Il nous assure cependant que sa découverte l’a tout d’abord contristé, ému, révolté ; ce breuvage lui semblait si amer qu’il hésitait à lo boire. « L’idée de la psychose du génie, nous dit-il, m’était souvent venue à l’esprit, mais je l’avais toujours repoussée. Il m’avait été donné déjà de surprendre dans le génie plusieurs des caractères de dégénérescence qui sont la base et le signalement de presque toutes les aliénations congénitales… si bien que j’acceptais les faits, non leurs dernières conséquences. Comment en effet se défendre d’un sentiment d’horreur à la pensée d’associer aux idiots, aux criminels, ceux-là mêmes qui représentent les plus hautes manifestations de l’esprit humain ? »

Mais les faits étaient constans, avérés, authentiques ; il a fallu, coûte que coûte, se rendre à l’évidence et tout compté, tout rabattu, M. Lombroso s’est avisé qu’après tout sa théorie avait son côté consolant, qu’elle venait à l’appui du système des compensations, qui veut que tout avantage acquis ait sa rançon, que tout gain soit accompagné d’une perte. « Les reptiles, dit M. Lombroso, ont plus de côtes que nous : les singes, les quadrumanes possèdent un plus grand nombre de muscles et un organe entier, la queue, qui nous manque.
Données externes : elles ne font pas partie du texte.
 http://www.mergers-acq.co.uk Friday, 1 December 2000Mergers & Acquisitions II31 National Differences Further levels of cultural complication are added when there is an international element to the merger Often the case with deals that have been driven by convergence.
C’est seulement en perdant ces avantages que nous avons conquis notre supériorité intellectuelle. » L’homme qui réussit à se convaincre que son esprit baisserait subitement de trois crans s’il avait une queue, se console bien vite de n’en point avoir, et enseigner que le génie est une psychose, c’est réconcilier avec leur sort tous les esprits médiocres ou au-dessous du médiocre. Ils se féliciteront même de n’avoir aucun genre de talent, car, selon M. Lombroso, « l’homme détalent, même sans génie, offre de légères, mais réelles anomalies, qui donnent lieu à de fâcheuses réactions pathologiques, dont on retrouve les traces dans la dégénérescence de ses enfans. »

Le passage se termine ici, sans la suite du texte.